● Provided information
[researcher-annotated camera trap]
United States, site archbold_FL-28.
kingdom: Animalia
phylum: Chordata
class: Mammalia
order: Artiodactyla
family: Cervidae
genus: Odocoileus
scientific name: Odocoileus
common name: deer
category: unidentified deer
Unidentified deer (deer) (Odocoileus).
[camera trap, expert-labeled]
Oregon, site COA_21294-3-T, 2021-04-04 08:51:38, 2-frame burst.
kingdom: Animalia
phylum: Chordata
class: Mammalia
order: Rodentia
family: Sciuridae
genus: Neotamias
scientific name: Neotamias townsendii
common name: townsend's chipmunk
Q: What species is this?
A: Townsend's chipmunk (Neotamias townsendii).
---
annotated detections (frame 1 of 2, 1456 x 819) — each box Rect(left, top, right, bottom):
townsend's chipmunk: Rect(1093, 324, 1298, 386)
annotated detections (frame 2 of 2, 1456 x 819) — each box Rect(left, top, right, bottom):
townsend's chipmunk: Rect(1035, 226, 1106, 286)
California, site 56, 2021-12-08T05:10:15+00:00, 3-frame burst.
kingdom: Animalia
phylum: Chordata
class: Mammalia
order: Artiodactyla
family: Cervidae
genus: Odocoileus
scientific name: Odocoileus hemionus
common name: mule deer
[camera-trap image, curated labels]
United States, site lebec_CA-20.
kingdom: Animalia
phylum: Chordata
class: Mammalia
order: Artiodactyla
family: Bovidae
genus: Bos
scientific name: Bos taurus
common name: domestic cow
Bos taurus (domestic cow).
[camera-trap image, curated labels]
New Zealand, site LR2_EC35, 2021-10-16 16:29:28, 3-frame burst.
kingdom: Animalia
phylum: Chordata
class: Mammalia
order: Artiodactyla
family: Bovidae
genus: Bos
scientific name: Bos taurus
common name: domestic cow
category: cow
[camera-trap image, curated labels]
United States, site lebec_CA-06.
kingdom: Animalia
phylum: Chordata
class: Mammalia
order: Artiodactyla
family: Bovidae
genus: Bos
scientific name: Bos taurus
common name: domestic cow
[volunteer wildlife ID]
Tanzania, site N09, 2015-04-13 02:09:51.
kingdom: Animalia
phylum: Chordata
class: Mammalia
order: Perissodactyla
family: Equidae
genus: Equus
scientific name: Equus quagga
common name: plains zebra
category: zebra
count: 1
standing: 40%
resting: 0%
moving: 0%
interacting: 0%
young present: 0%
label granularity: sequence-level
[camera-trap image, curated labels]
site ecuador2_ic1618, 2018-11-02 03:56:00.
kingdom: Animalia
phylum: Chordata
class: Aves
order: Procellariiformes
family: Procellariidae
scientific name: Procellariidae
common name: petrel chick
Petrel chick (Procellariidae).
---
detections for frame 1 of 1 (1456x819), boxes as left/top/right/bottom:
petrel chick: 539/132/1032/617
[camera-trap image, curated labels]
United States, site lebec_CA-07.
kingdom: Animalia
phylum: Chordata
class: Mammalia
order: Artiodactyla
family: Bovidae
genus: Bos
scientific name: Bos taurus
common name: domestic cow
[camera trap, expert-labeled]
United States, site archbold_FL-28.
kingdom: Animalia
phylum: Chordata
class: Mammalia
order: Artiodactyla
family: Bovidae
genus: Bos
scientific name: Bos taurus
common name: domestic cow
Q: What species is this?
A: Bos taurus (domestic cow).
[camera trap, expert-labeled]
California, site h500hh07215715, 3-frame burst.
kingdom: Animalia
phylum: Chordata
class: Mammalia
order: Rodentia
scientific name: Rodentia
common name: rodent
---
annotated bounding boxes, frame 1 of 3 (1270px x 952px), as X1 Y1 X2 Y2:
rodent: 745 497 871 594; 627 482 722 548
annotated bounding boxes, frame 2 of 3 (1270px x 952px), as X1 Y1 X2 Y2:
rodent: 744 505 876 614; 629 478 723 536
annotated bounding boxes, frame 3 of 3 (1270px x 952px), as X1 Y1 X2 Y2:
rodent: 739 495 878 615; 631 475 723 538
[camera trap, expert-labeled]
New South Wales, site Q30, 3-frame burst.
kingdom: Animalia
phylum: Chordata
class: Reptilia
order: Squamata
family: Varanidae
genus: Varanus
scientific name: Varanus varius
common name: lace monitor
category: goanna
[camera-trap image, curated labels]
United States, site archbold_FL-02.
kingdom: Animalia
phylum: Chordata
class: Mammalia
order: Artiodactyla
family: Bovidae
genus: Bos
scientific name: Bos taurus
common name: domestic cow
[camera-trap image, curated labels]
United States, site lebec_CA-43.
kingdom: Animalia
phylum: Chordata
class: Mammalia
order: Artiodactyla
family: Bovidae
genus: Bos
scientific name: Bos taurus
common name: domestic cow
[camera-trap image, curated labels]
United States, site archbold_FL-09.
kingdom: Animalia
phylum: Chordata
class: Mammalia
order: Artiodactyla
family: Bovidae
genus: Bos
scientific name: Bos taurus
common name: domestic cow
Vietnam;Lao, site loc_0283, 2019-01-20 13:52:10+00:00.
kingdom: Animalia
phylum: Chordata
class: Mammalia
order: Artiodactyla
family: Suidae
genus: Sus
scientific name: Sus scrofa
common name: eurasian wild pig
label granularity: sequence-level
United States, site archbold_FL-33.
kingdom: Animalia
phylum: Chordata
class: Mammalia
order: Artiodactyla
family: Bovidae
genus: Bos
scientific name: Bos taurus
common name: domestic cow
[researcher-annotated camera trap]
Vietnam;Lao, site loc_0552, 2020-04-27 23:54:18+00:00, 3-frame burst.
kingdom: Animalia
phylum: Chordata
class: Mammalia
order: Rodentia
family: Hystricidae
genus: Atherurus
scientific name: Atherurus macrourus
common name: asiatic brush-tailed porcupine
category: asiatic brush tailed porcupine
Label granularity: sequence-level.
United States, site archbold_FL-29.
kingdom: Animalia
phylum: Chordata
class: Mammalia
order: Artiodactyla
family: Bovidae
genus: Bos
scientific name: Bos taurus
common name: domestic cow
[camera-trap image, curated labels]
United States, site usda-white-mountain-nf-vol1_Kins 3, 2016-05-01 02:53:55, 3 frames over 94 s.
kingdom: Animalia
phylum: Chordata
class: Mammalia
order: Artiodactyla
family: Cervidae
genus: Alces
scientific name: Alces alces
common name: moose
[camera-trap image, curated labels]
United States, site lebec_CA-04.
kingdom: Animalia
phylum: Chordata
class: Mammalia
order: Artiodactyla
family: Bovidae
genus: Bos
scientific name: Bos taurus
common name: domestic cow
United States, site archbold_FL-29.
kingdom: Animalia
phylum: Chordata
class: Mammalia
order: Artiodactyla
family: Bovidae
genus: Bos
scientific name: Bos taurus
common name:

● Task prompt
Output each line of the material exactly, keeping every word as it appears.

● Answer section
[researcher-annotated camera trap]
United States, site archbold_FL-28.
kingdom: Animalia
phylum: Chordata
class: Mammalia
order: Artiodactyla
family: Cervidae
genus: Odocoileus
scientific name: Odocoileus
common name: deer
category: unidentified deer
Unidentified deer (deer) (Odocoileus).
[camera trap, expert-labeled]
Oregon, site COA_21294-3-T, 2021-04-04 08:51:38, 2-frame burst.
kingdom: Animalia
phylum: Chordata
class: Mammalia
order: Rodentia
family: Sciuridae
genus: Neotamias
scientific name: Neotamias townsendii
common name: townsend's chipmunk
Q: What species is this?
A: Townsend's chipmunk (Neotamias townsendii).
---
annotated detections (frame 1 of 2, 1456 x 819) — each box Rect(left, top, right, bottom):
townsend's chipmunk: Rect(1093, 324, 1298, 386)
annotated detections (frame 2 of 2, 1456 x 819) — each box Rect(left, top, right, bottom):
townsend's chipmunk: Rect(1035, 226, 1106, 286)
California, site 56, 2021-12-08T05:10:15+00:00, 3-frame burst.
kingdom: Animalia
phylum: Chordata
class: Mammalia
order: Artiodactyla
family: Cervidae
genus: Odocoileus
scientific name: Odocoileus hemionus
common name: mule deer
[camera-trap image, curated labels]
United States, site lebec_CA-20.
kingdom: Animalia
phylum: Chordata
class: Mammalia
order: Artiodactyla
family: Bovidae
genus: Bos
scientific name: Bos taurus
common name: domestic cow
Bos taurus (domestic cow).
[camera-trap image, curated labels]
New Zealand, site LR2_EC35, 2021-10-16 16:29:28, 3-frame burst.
kingdom: Animalia
phylum: Chordata
class: Mammalia
order: Artiodactyla
family: Bovidae
genus: Bos
scientific name: Bos taurus
common name: domestic cow
category: cow
[camera-trap image, curated labels]
United States, site lebec_CA-06.
kingdom: Animalia
phylum: Chordata
class: Mammalia
order: Artiodactyla
family: Bovidae
genus: Bos
scientific name: Bos taurus
common name: domestic cow
[volunteer wildlife ID]
Tanzania, site N09, 2015-04-13 02:09:51.
kingdom: Animalia
phylum: Chordata
class: Mammalia
order: Perissodactyla
family: Equidae
genus: Equus
scientific name: Equus quagga
common name: plains zebra
category: zebra
count: 1
standing: 40%
resting: 0%
moving: 0%
interacting: 0%
young present: 0%
label granularity: sequence-level
[camera-trap image, curated labels]
site ecuador2_ic1618, 2018-11-02 03:56:00.
kingdom: Animalia
phylum: Chordata
class: Aves
order: Procellariiformes
family: Procellariidae
scientific name: Procellariidae
common name: petrel chick
Petrel chick (Procellariidae).
---
detections for frame 1 of 1 (1456x819), boxes as left/top/right/bottom:
petrel chick: 539/132/1032/617
[camera-trap image, curated labels]
United States, site lebec_CA-07.
kingdom: Animalia
phylum: Chordata
class: Mammalia
order: Artiodactyla
family: Bovidae
genus: Bos
scientific name: Bos taurus
common name: domestic cow
[camera trap, expert-labeled]
United States, site archbold_FL-28.
kingdom: Animalia
phylum: Chordata
class: Mammalia
order: Artiodactyla
family: Bovidae
genus: Bos
scientific name: Bos taurus
common name: domestic cow
Q: What species is this?
A: Bos taurus (domestic cow).
[camera trap, expert-labeled]
California, site h500hh07215715, 3-frame burst.
kingdom: Animalia
phylum: Chordata
class: Mammalia
order: Rodentia
scientific name: Rodentia
common name: rodent
---
annotated bounding boxes, frame 1 of 3 (1270px x 952px), as X1 Y1 X2 Y2:
rodent: 745 497 871 594; 627 482 722 548
annotated bounding boxes, frame 2 of 3 (1270px x 952px), as X1 Y1 X2 Y2:
rodent: 744 505 876 614; 629 478 723 536
annotated bounding boxes, frame 3 of 3 (1270px x 952px), as X1 Y1 X2 Y2:
rodent: 739 495 878 615; 631 475 723 538
[camera trap, expert-labeled]
New South Wales, site Q30, 3-frame burst.
kingdom: Animalia
phylum: Chordata
class: Reptilia
order: Squamata
family: Varanidae
genus: Varanus
scientific name: Varanus varius
common name: lace monitor
category: goanna
[camera-trap image, curated labels]
United States, site archbold_FL-02.
kingdom: Animalia
phylum: Chordata
class: Mammalia
order: Artiodactyla
family: Bovidae
genus: Bos
scientific name: Bos taurus
common name: domestic cow
[camera-trap image, curated labels]
United States, site lebec_CA-43.
kingdom: Animalia
phylum: Chordata
class: Mammalia
order: Artiodactyla
family: Bovidae
genus: Bos
scientific name: Bos taurus
common name: domestic cow
[camera-trap image, curated labels]
United States, site archbold_FL-09.
kingdom: Animalia
phylum: Chordata
class: Mammalia
order: Artiodactyla
family: Bovidae
genus: Bos
scientific name: Bos taurus
common name: domestic cow
Vietnam;Lao, site loc_0283, 2019-01-20 13:52:10+00:00.
kingdom: Animalia
phylum: Chordata
class: Mammalia
order: Artiodactyla
family: Suidae
genus: Sus
scientific name: Sus scrofa
common name: eurasian wild pig
label granularity: sequence-level
United States, site archbold_FL-33.
kingdom: Animalia
phylum: Chordata
class: Mammalia
order: Artiodactyla
family: Bovidae
genus: Bos
scientific name: Bos taurus
common name: domestic cow
[researcher-annotated camera trap]
Vietnam;Lao, site loc_0552, 2020-04-27 23:54:18+00:00, 3-frame burst.
kingdom: Animalia
phylum: Chordata
class: Mammalia
order: Rodentia
family: Hystricidae
genus: Atherurus
scientific name: Atherurus macrourus
common name: asiatic brush-tailed porcupine
category: asiatic brush tailed porcupine
Label granularity: sequence-level.
United States, site archbold_FL-29.
kingdom: Animalia
phylum: Chordata
class: Mammalia
order: Artiodactyla
family: Bovidae
genus: Bos
scientific name: Bos taurus
common name: domestic cow
[camera-trap image, curated labels]
United States, site usda-white-mountain-nf-vol1_Kins 3, 2016-05-01 02:53:55, 3 frames over 94 s.
kingdom: Animalia
phylum: Chordata
class: Mammalia
order: Artiodactyla
family: Cervidae
genus: Alces
scientific name: Alces alces
common name: moose
[camera-trap image, curated labels]
United States, site lebec_CA-04.
kingdom: Animalia
phylum: Chordata
class: Mammalia
order: Artiodactyla
family: Bovidae
genus: Bos
scientific name: Bos taurus
common name: domestic cow
United States, site archbold_FL-29.
kingdom: Animalia
phylum: Chordata
class: Mammalia
order: Artiodactyla
family: Bovidae
genus: Bos
scientific name: Bos taurus
common name:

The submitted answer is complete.